Vervang in de notitie over de indicatiestelling AWBZ "contract" door "convenant" en geef het stuk van "Op dit moment" tot en met "bij het RIO." opnieuw weer.

> Geciteerde passage
************

Geacht college,
In deze notitie wordt achtereenvolgens ingegaan op
de centralisatie van de AWBZ en de gevolgen voor de WVG- en
aanleunwoningindicering en de begroting RIO 2005.
Centralisatie AWBZ en de gevolgen voor WVG/
aanleunwoning indicatiestelling
Het rijk heeft besloten met ingang van 1 januari
2005 de taken rond de indicatiestelling AWBZ te centraliseren en onder te
brengen bij het Centrum Indicatiestelling Zorg (CIZ). Overweging hiervoor is
met name een landelijke uniformering en kwaliteitsverbetering van de
indicatiestelling op het uitvoerend niveau dicht bij de burger. Daarnaast
blijven bestaande doelstellingen gelden:
-
objectieve, onafhankelijke en integrale
indicatiestelling;
-
klantvriendelijke, geprotocolleerde en gestandaardiseerde
werkwijze en registratie;
-
transparantie in de zorgketen.
In bredere zin maakt dit besluit onderdeel uit van
een koers van een houdbare AWBZ en een betere organisatie van de
maatschappelijke dienstverlening. Daartoe is het volgens het kabinet noodzakelijk
om op basis van een scherpere verdeling van verantwoordelijkheden de toestroom
naar de AWBZ te beperken en tegelijkertijd de gemeentelijke
verantwoordelijkheid en bevoegdheden te versterken.
Op dit moment vallen alle taken rond de
indicatiestelling AWBZ, WVG en aanleunwoningen onder de verantwoordelijkheid
van de gemeente. De gemeente heeft deze taken ondergebracht bij het Regionaal
indicatieorgaan Delft Westland Oostland (RIO-DWO). Doelstelling is een
integrale indicatiestelling, zodat vanuit effectiviteit en efficiëntie tot
optimale zorg gekomen kan worden. De gemeente heeft haar taken voor wat betreft
de indicatiestelling via een contract ondergebracht bij het RIO.

************

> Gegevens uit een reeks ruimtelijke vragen
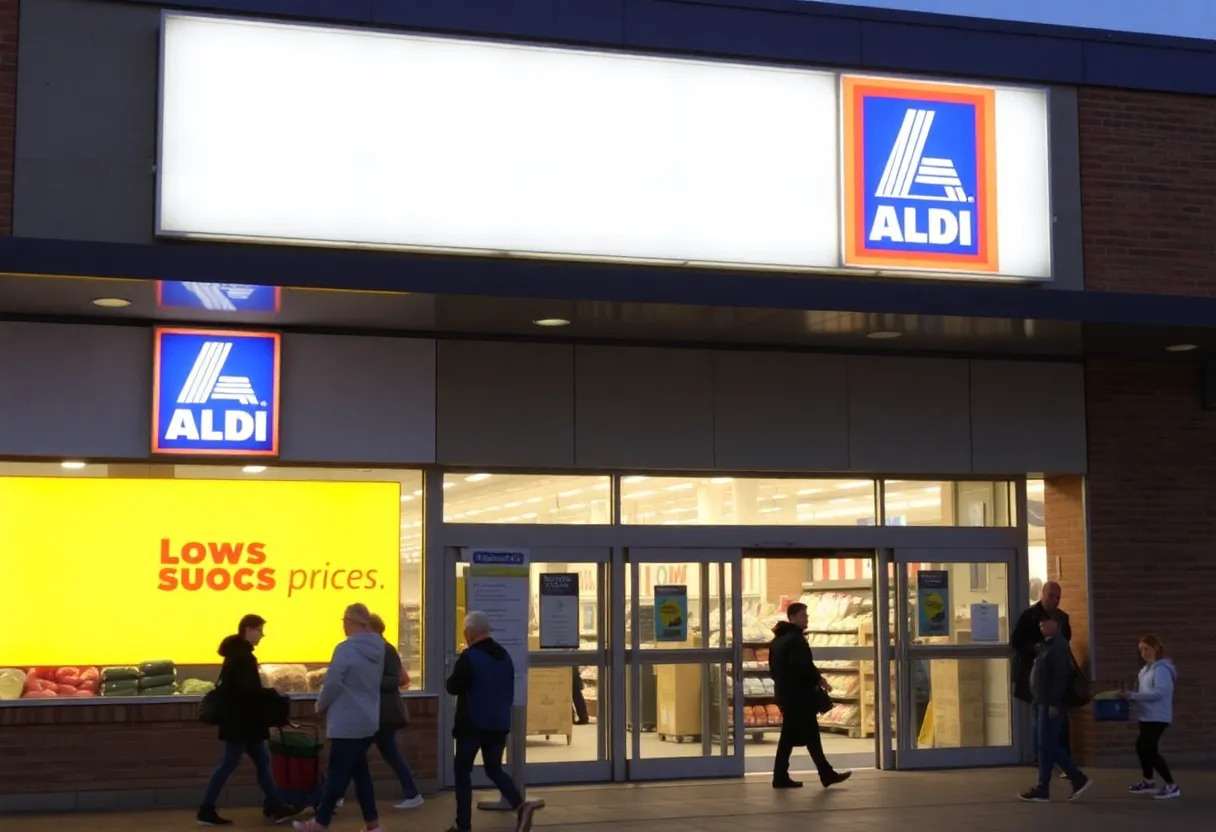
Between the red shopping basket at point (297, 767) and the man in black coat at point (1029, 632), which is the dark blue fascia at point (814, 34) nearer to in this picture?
the man in black coat at point (1029, 632)

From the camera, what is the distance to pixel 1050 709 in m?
14.0

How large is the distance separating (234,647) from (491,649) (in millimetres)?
2169

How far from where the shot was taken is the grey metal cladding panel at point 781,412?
15.9m

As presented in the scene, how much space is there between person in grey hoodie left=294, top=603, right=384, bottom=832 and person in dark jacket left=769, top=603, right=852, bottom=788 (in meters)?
4.74

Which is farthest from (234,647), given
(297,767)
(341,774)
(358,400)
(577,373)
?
(577,373)

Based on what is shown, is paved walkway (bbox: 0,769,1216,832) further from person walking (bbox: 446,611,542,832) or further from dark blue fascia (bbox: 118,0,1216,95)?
dark blue fascia (bbox: 118,0,1216,95)

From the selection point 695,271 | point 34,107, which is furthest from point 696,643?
point 34,107

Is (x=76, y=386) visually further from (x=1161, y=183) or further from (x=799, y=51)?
(x=1161, y=183)

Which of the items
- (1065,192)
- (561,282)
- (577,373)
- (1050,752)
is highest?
(1065,192)

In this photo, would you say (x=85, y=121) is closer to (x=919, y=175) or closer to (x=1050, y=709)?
(x=919, y=175)

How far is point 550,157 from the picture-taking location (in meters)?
15.0

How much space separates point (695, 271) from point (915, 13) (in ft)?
11.4

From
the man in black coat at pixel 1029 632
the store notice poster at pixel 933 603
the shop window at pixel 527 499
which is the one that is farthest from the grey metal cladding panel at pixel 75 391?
the man in black coat at pixel 1029 632

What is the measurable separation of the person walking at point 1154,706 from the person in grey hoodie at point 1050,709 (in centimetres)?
56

************

> Volledig antwoord
Op dit moment vallen alle taken rond de
indicatiestelling AWBZ, WVG en aanleunwoningen onder de verantwoordelijkheid
van de gemeente. De gemeente heeft deze taken ondergebracht bij het Regionaal
indicatieorgaan Delft Westland Oostland (RIO-DWO). Doelstelling is een
integrale indicatiestelling, zodat vanuit effectiviteit en efficiëntie tot
optimale zorg gekomen kan worden. De gemeente heeft haar taken voor wat betreft
de indicatiestelling via een convenant ondergebracht bij het RIO.